Wesentlicher Bestandteil des Bau- und Finanzierungskonzeptes war die Einbindung des zweiten Arbeitsmarktes in den Umbau und in die spätere Unterhaltung. Über 300.000 Stunden haben Teilnehmer des Wichernhauses gemeinnützige GmbH[14] und der GBA Gesellschaft für berufliche Aus- und Weiterbildung mbH[15] unter anderem für Pflasterung, Verlegung von Leerrohren, Betonierung, Geländearbeiten, Stützmauernsanierung, Entfernung von Tunnelverkleidungen und Grünschnitt geleistet. Vor allem durch die Reduzierung der Zahl der Teilnehmer an den Maßnahmen[16] und den Zeitdruck gegen Ende des Projektes sind die ursprünglichen Planungen aber nicht vollständig umsetzbar gewesen. Die Unterstützung durch den Zweiten Arbeitsmarkt setzt sich auch nach der Herstellung fort. Die Trassenmeisterei des Wichernhauses hält die Nordbahntrasse weiterhin instand.

Auch das Bürgerengagement für die Nordbahntrasse hat sich als dauerhaft erwiesen. In neuen Vereinbarungen mit der Stadt ist die Beteiligung der Wuppertalbewegung an der Weiterentwicklung der Nordbahntrasse festgeschrieben. Über 70 Schulen, Unternehmen und einzelne Bürgerinnen und Bürger helfen als Trassenpaten, die Nordbahntrasse in einem guten Zustand zu erhalten und trotz der teilweise sehr starken Inanspruchnahme in den Innenstadtbereichen das Miteinander zu gestalten.[17]

Artenschutz

Fragen des Artenschutzes haben bei der Entwicklung und Umsetzung des Projekts eine große Rolle gespielt. In mehreren Tunneln leben Fledermäuse, die zu den streng geschützten, in NRW zu den sog. planungsrelevanten Arten zählen. Zudem ermöglichte der Bahndamm einen innerstädtischen Biotopverbund für viele Pflanzen- und Tierarten.[18] Die Diskussion führte zu Kompromissen, unter anderem bei der Trassenführung (der Tunnel Tesche bleibt den Fledermäusen vorbehalten, ebenso wie eine Röhre des Tunnels Schee), den Sanierungsmaßnahmen, dem Bauablauf (keine Baumaßnahmen in der Schutzzeit) und der Tunnelbeleuchtung. Ein eingeleitetes Monitoring soll über die Entwicklung der Fledermauspopulation berichten[19]. Die bisherigen Ergebnisse lassen keine negativen Auswirkungen auf die Fledermauspopulation erwarten.[20]

Gelebte Eisenbahngeschichte

Neben den fünf Tunneln (bis 722 m lang) und mehreren Viadukten mit Aussicht auf die Stadt bietet die gelebte Eisenbahngeschichte der Nordbahntrasse einen Anziehungspunkt. Neben drei alten Bahnhofsgebäuden, die sich in privater Hand befinden, liegen an der Nordbahntrasse zwei Bahnhöfe (Wichlinghausen und Loh), die in alter Form restauriert wurden. Am Bahnhof Loh ist darüber hinaus eine 1,6 km lange Gleisstrecke mit Weichen und Signalen erhalten geblieben, auf der die Eisenbahngruppe der Wuppertalbewegung e. V. im Sommer am Sonntagnachmittag und nach Vereinbarung eine kostenlose Draisinenfahrt anbietet.[21] Daneben finden sich Erinnerungen an frühere Nutzungen, wie zum Beispiel alte Kilometersteine und Haltestellenschilder.

- **Arbeitsauftrag**
Greifen Sie den Text zur Nordbahntrasse nach seinem letzten Satz wieder auf und schreiben Sie ihn weiter.

- **Bereitgestellte Daten**
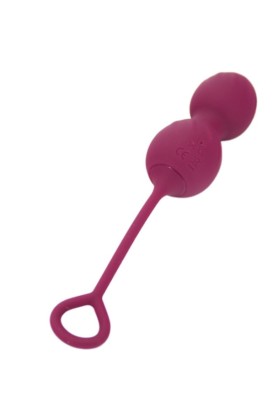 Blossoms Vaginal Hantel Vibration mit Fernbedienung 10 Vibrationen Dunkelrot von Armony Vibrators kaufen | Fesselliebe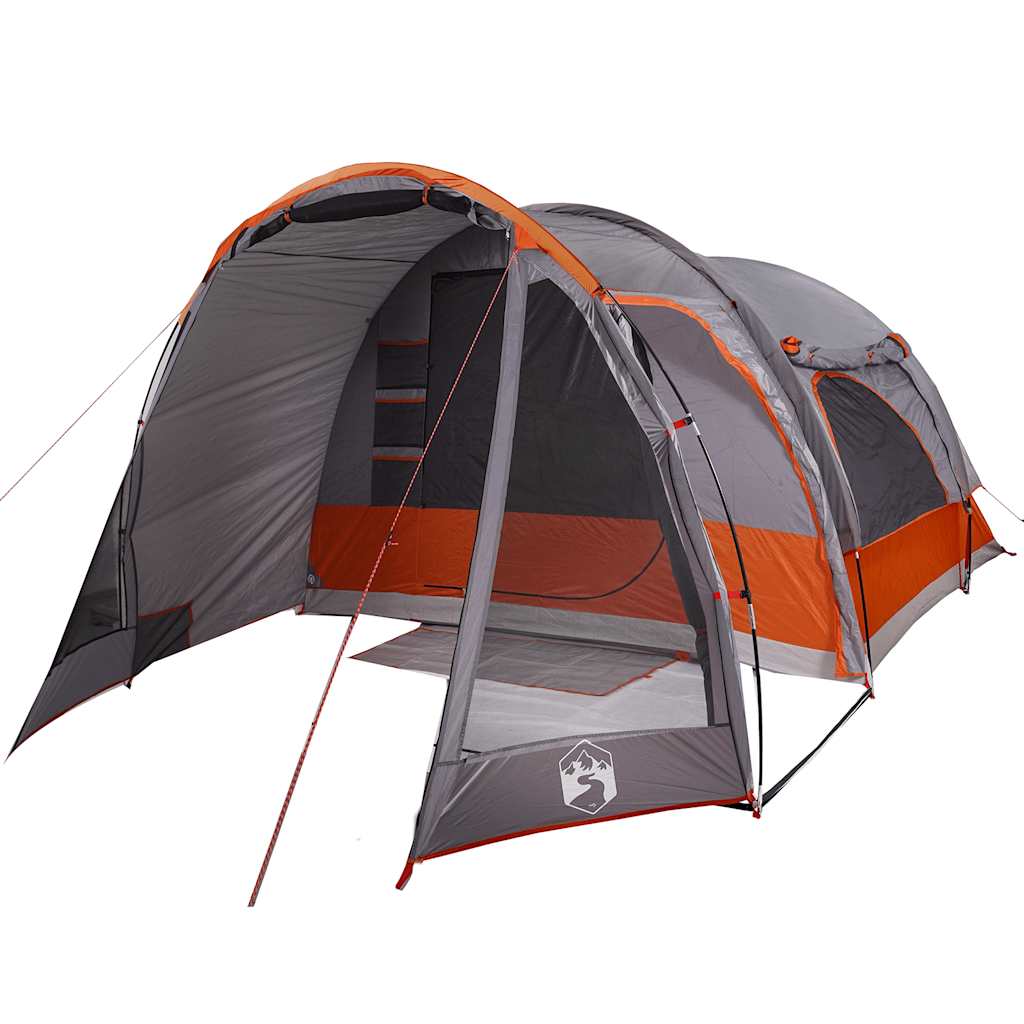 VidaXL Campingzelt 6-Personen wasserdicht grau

- **Übungsergebnis**
Zerstörte Kunst im Rott-Tunnel

Im Jahr 2006 schufen die brasilianischen Streetart-Künstler Os Gêmeos & Nina im Rahmen des Wuppertaler Outsides-Projekts im Rott-Tunnel das Werk Armee der verlorenen Seelen. Wandbilder mit dreißig menschengroßen Gestalten zeigten Frauen, Männer und Kinder als traurige Kreaturen, deren Trostlosigkeit und Verlorenheit die düstere Atmosphäre des alten Tunnels eindrucksvoll in Szene setzten. Das Kunstwerk wurde im Jahr 2010 im Rahmen des Tunnelausbaus zur Radstrecke mit Beton überdeckt.[22][23]

Commons: Nordbahntrasse – Sammlung von Bildern, Videos und Audiodateien

Einzelnachweise

  1. Reiner Rhefuß, Industriekultur entlang der Nordbahntrasse, Wuppertal, 1. Auflage 2017, ISBN 978-3-9816981-2-1
  2. Panorama-Radwege NRW, Etappe 2: Wuppertaler Nordbahn / Jackstädt Weg In: panorama-radwege.bahntrassenradeln.de, abgerufen am 10. Oktober 2017.
  3. Projektablauf Nordbahntrasse. wuppertalbewegung.de, abgerufen am 26. Dezember 2022.
  4. Machbarkeitsstudie für einen Fuß- und Radweg auf der Nordbahntrasse (Memento vom 21. August 2016 im Internet Archive) In: nordbahntrasse.de, abgerufen am 10. Oktober 2017. (PDF; 372 kB)
  5. Sponsoren (Memento vom 27. Oktober 2017 im Internet Archive) In: nordbahntrasse.de, abgerufen am 10. Oktober 2017.
  6. Nordbahntrasse soll auch im Rahmen des Tourismuswettbewerbs Erlebnis.NRW gefördert werden. In: Wuppertalbewegung vom 27. Mai 2008
  7. a b Wuppertal Bewegung: Bahn frei für schönsten Freizeitweg. In: Westdeutsche Zeitung vom 13. März 2007
  8. Michael Renner: Barmenia Pressemitteilung. In: LayerMedia vom 12. Februar 2008
  9. Sponsoren (Memento vom 24. Juni 2010 auf WebCite) In: Wuppertalbewegung, abgerufen am 17. Oktober 2014
  10. Öffentlich-rechtlicher Vertrag – Entwurf über Herstellung, Betrieb und Unterhaltung der Nordbahntrasse (Memento vom 21. August 2016 im Internet Archive) In: nordbahntrasse.de, abgerufen am 10. Oktober 2017. (PDF; 258 kB)
  11. Wuppertalbewegung kritisiert das Vorhaben | Max-Planck-Straße: Stadt lässt Brücke ab Donnerstag abreißen. wz.de, 20. September 2016, abgerufen am 26. Dezember 2022.
  12. Straßenrechtliche Widmung der Nordbahntrasse im Wuppertaler Stadtgebiet. ris.wuppertal.de, abgerufen am 1. September 2021.
  13. Nordbahntrasse gewinnt deutschen Fahrradpreis. In: Westdeutsche Zeitung vom 18. Mai 2015.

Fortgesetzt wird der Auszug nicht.